§ PROBLEM TO SOLVE
Please turn the records below into a numbered list with one line per entry, leaving out the blank lines.

§ MATERIALS PROVIDED

* Start *

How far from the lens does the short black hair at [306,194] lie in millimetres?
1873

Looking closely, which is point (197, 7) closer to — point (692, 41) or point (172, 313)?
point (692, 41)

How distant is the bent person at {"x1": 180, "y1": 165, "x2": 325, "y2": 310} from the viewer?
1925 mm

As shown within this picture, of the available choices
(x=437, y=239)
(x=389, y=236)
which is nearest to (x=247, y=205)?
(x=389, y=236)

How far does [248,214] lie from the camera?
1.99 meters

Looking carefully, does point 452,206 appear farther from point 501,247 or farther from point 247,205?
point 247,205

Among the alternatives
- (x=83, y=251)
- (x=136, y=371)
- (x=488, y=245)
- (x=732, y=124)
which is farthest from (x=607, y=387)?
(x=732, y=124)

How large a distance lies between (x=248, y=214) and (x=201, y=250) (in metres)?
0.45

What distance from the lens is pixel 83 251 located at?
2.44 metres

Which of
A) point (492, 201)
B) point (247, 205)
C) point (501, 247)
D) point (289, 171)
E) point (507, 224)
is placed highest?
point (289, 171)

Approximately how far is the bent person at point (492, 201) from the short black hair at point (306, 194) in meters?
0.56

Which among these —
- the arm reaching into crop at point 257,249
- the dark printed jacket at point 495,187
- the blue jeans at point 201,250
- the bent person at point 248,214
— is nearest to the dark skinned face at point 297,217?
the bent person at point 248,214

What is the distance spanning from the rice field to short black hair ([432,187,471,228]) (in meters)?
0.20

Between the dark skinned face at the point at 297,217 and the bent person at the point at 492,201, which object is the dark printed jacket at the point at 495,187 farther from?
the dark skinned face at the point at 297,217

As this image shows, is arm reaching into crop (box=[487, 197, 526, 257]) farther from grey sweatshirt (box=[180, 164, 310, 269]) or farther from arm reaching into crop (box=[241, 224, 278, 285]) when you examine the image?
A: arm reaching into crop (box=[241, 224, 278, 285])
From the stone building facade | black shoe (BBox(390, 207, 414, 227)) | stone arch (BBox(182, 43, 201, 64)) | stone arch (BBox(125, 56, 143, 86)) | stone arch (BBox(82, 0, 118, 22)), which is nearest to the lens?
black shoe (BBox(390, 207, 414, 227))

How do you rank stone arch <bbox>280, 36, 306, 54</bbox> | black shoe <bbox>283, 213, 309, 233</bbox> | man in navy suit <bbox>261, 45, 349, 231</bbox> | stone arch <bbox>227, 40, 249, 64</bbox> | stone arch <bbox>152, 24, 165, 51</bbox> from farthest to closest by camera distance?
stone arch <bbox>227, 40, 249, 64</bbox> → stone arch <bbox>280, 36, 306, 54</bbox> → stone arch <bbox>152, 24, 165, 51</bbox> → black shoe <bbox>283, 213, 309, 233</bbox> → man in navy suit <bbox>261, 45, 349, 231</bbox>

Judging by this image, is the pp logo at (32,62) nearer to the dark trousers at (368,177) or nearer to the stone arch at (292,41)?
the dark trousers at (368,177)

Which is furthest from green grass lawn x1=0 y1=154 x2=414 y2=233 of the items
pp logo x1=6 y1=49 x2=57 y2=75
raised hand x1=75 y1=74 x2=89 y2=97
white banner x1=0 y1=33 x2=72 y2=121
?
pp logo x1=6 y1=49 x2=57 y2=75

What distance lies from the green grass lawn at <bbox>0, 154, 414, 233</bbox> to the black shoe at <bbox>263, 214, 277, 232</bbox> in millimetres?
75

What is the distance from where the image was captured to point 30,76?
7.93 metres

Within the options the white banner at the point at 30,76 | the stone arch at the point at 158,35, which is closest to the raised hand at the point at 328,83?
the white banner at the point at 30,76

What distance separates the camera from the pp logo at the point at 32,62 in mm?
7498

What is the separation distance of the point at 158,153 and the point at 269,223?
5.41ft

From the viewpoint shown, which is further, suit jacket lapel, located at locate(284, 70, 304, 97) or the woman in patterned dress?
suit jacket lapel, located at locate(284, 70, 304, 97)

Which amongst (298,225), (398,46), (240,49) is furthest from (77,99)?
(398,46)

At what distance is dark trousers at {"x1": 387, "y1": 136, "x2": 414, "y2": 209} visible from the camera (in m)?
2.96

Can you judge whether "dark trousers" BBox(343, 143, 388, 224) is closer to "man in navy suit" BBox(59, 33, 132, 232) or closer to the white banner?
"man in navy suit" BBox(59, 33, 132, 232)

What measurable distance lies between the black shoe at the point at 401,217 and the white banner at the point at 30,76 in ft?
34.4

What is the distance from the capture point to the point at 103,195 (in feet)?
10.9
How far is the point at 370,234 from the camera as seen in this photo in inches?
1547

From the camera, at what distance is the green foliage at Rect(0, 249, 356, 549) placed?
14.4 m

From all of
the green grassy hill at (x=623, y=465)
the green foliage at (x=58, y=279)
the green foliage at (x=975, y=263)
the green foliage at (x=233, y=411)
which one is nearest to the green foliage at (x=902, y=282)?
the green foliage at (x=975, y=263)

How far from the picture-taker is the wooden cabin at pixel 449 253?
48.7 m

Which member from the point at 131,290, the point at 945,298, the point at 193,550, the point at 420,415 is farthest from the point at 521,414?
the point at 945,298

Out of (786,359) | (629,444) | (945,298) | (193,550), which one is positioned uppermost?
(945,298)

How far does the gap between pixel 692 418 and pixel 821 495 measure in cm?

* End *

§ WRITTEN SOLUTION
1. How far from the lens does the short black hair at [306,194] lie in millimetres?
2. 1873
3. Looking closely, which is point (197, 7) closer to — point (692, 41) or point (172, 313)?
4. point (692, 41)
5. How distant is the bent person at {"x1": 180, "y1": 165, "x2": 325, "y2": 310} from the viewer?
6. 1925 mm
7. As shown within this picture, of the available choices
8. (x=437, y=239)
9. (x=389, y=236)
10. which is nearest to (x=247, y=205)?
11. (x=389, y=236)
12. How far does [248,214] lie from the camera?
13. 1.99 meters
14. Looking carefully, does point 452,206 appear farther from point 501,247 or farther from point 247,205?
15. point 247,205
16. Among the alternatives
17. - (x=83, y=251)
18. - (x=136, y=371)
19. - (x=488, y=245)
20. - (x=732, y=124)
21. which is farthest from (x=607, y=387)?
22. (x=732, y=124)
23. How large a distance lies between (x=248, y=214) and (x=201, y=250) (in metres)?
24. 0.45
25. What distance from the lens is pixel 83 251 located at?
26. 2.44 metres
27. Which of
28. A) point (492, 201)
29. B) point (247, 205)
30. C) point (501, 247)
31. D) point (289, 171)
32. E) point (507, 224)
33. is placed highest?
34. point (289, 171)
35. Approximately how far is the bent person at point (492, 201) from the short black hair at point (306, 194) in meters?
36. 0.56
37. Which among these —
38. - the arm reaching into crop at point 257,249
39. - the dark printed jacket at point 495,187
40. - the blue jeans at point 201,250
41. - the bent person at point 248,214
42. — is nearest to the dark skinned face at point 297,217?
43. the bent person at point 248,214
44. What is the distance spanning from the rice field to short black hair ([432,187,471,228]) (in meters)?
45. 0.20
46. Between the dark skinned face at the point at 297,217 and the bent person at the point at 492,201, which object is the dark printed jacket at the point at 495,187 farther from?
47. the dark skinned face at the point at 297,217
48. As this image shows, is arm reaching into crop (box=[487, 197, 526, 257]) farther from grey sweatshirt (box=[180, 164, 310, 269]) or farther from arm reaching into crop (box=[241, 224, 278, 285]) when you examine the image?
49. A: arm reaching into crop (box=[241, 224, 278, 285])
50. From the stone building facade | black shoe (BBox(390, 207, 414, 227)) | stone arch (BBox(182, 43, 201, 64)) | stone arch (BBox(125, 56, 143, 86)) | stone arch (BBox(82, 0, 118, 22)), which is nearest to the lens?
51. black shoe (BBox(390, 207, 414, 227))
52. How do you rank stone arch <bbox>280, 36, 306, 54</bbox> | black shoe <bbox>283, 213, 309, 233</bbox> | man in navy suit <bbox>261, 45, 349, 231</bbox> | stone arch <bbox>227, 40, 249, 64</bbox> | stone arch <bbox>152, 24, 165, 51</bbox> from farthest to closest by camera distance?
53. stone arch <bbox>227, 40, 249, 64</bbox> → stone arch <bbox>280, 36, 306, 54</bbox> → stone arch <bbox>152, 24, 165, 51</bbox> → black shoe <bbox>283, 213, 309, 233</bbox> → man in navy suit <bbox>261, 45, 349, 231</bbox>
54. Judging by this image, is the pp logo at (32,62) nearer to the dark trousers at (368,177) or nearer to the stone arch at (292,41)?
55. the dark trousers at (368,177)
56. Which is furthest from green grass lawn x1=0 y1=154 x2=414 y2=233 of the items
57. pp logo x1=6 y1=49 x2=57 y2=75
58. raised hand x1=75 y1=74 x2=89 y2=97
59. white banner x1=0 y1=33 x2=72 y2=121
60. ?
61. pp logo x1=6 y1=49 x2=57 y2=75
62. What distance lies from the green grass lawn at <bbox>0, 154, 414, 233</bbox> to the black shoe at <bbox>263, 214, 277, 232</bbox> in millimetres?
63. 75
64. What is the distance from where the image was captured to point 30,76?
65. 7.93 metres
66. Within the options the white banner at the point at 30,76 | the stone arch at the point at 158,35, which is closest to the raised hand at the point at 328,83?
67. the white banner at the point at 30,76
68. What distance separates the camera from the pp logo at the point at 32,62 in mm?
69. 7498
70. What is the separation distance of the point at 158,153 and the point at 269,223?
71. 5.41ft
72. From the viewpoint shown, which is further, suit jacket lapel, located at locate(284, 70, 304, 97) or the woman in patterned dress?
73. suit jacket lapel, located at locate(284, 70, 304, 97)
74. Which amongst (298,225), (398,46), (240,49) is furthest from (77,99)?
75. (398,46)
76. At what distance is dark trousers at {"x1": 387, "y1": 136, "x2": 414, "y2": 209} visible from the camera (in m)?
77. 2.96
78. Can you judge whether "dark trousers" BBox(343, 143, 388, 224) is closer to "man in navy suit" BBox(59, 33, 132, 232) or closer to the white banner?
79. "man in navy suit" BBox(59, 33, 132, 232)
80. What measurable distance lies between the black shoe at the point at 401,217 and the white banner at the point at 30,76 in ft?
81. 34.4
82. What is the distance from the capture point to the point at 103,195 (in feet)?
83. 10.9
84. How far is the point at 370,234 from the camera as seen in this photo in inches?
85. 1547
86. From the camera, at what distance is the green foliage at Rect(0, 249, 356, 549) placed?
87. 14.4 m
88. From all of
89. the green grassy hill at (x=623, y=465)
90. the green foliage at (x=58, y=279)
91. the green foliage at (x=975, y=263)
92. the green foliage at (x=233, y=411)
93. which one is nearest to the green foliage at (x=902, y=282)?
94. the green foliage at (x=975, y=263)
95. How far from the picture-taker is the wooden cabin at pixel 449 253?
96. 48.7 m
97. Which member from the point at 131,290, the point at 945,298, the point at 193,550, the point at 420,415 is farthest from the point at 521,414?
98. the point at 945,298
99. Out of (786,359) | (629,444) | (945,298) | (193,550), which one is positioned uppermost?
100. (945,298)
101. How far does the gap between pixel 692 418 and pixel 821 495 measure in cm?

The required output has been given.